§ EXERCISE PASSAGE:
Entry into Singapore gets you mandatory quarantine, monitoring device

Anyone entering the country has to serve a 14-day stay-home order and those doing so at their place of residence will soon need to wear an electronic monitoring device, as local authorities move to ensure compliance to stem any potential COVID-19 spread.
Written by Eileen Yu, Senior Contributing Editor

Anyone entering Singapore who has to serve a 14-day stay-home quarantine will soon need to wear an electronic monitoring device, which must be activated once they arrive at their place of residence. The device taps GPS as well as cellular and Bluetooth signals to determine if the wearer is within the range of their permitted location. 

If the monitoring device is not activated as required, the relevant authorities will check on the person's location and work to resolve any technical issues or take enforcement action, whichever is needed. Non-compliance or any attempts to tamper or remove the device during the stay-home period will result in prosecution, according to a joint statement Monday by Singapore's Immigration & Checkpoints Authority, Ministry of Manpower, and Ministry of Education. 

Anyone caught breaching the order may be charged with a fine of up to SG$10,000 and/or jail term of up to six months. Foreigners also may face other administrative actions including revoking or shortening of their permits and passes to remain or work in the city-state. 

The government agencies said the move was necessary to "enhance" compliance with quarantine orders as Singapore gradually reopened its borders to international travel and, hence, reduce the risk of COVID-19 transmission by new entrants to the local community. 

The agencies have been monitoring stay-home compliance through manual and automated text messages as well as phone and video calls. Physical house visits also are made to ensure compliance. The addition of wearable monitoring devices will enable the government to monitor those serving stay-home orders more effectively as travel restrictions are lifted.

Since March 21, all incoming travellers are required to serve a 14-day stay-home notice upon entering Singapore, where they can do so either at their place of residence or dedicated facilities. They are tested for COVID-19 before the end of their stay-home notice period.

§ Spatial grounding data:

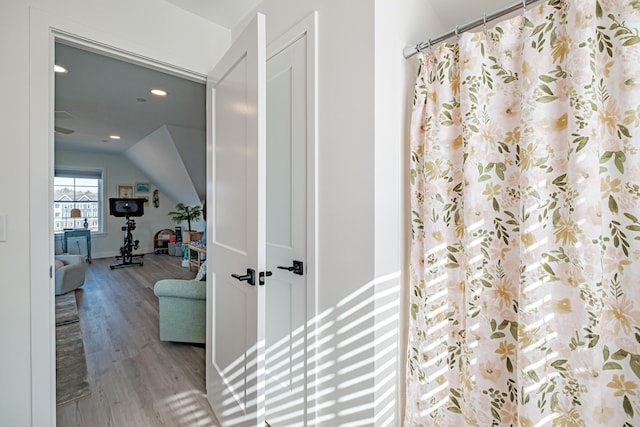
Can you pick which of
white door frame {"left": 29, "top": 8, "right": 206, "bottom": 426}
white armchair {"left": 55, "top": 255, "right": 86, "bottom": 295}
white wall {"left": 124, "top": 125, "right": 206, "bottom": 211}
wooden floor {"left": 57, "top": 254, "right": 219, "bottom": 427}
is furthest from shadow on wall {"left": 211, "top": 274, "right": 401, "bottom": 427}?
white wall {"left": 124, "top": 125, "right": 206, "bottom": 211}

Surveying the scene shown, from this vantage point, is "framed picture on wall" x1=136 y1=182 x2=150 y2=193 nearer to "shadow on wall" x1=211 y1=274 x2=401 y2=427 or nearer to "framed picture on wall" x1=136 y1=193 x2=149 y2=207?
"framed picture on wall" x1=136 y1=193 x2=149 y2=207

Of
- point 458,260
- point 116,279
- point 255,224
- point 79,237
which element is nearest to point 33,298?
point 255,224

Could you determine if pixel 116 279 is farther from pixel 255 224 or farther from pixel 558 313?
pixel 558 313

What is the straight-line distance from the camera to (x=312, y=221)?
4.71 feet

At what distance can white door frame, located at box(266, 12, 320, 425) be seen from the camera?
1.42 meters

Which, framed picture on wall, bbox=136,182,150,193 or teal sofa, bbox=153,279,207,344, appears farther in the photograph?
framed picture on wall, bbox=136,182,150,193

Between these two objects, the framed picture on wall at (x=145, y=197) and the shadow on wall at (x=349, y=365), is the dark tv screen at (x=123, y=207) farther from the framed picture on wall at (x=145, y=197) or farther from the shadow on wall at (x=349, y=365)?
the shadow on wall at (x=349, y=365)

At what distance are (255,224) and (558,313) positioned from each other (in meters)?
1.12

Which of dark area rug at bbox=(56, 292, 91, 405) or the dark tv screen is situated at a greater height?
the dark tv screen

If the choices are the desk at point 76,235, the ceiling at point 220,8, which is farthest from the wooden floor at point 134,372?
the desk at point 76,235

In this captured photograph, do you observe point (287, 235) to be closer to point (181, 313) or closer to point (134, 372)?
point (181, 313)

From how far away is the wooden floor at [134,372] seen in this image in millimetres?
1828

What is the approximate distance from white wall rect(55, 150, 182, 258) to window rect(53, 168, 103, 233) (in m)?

§ WORK ORDER 1: According to the article on Singapore's quarantine monitoring device, what is the maximum fine for breaching a stay-home order?
§ WORK ORDER 2: Transcribe the article on Singapore's quarantine monitoring device between "Anyone caught breaching" and "in the city-state.", inclusive.
§ WORK ORDER 3: List every government agency that the article on Singapore's quarantine monitoring device names as issuing the joint statement.

§ WORKED SOLUTION 1: Up to SG$10,000.

§ WORKED SOLUTION 2:
Anyone caught breaching the order may be charged with a fine of up to SG$10,000 and/or jail term of up to six months. Foreigners also may face other administrative actions including revoking or shortening of their permits and passes to remain or work in the city-state.

§ WORKED SOLUTION 3:
Immigration & Checkpoints Authority
Ministry of Manpower
Ministry of Education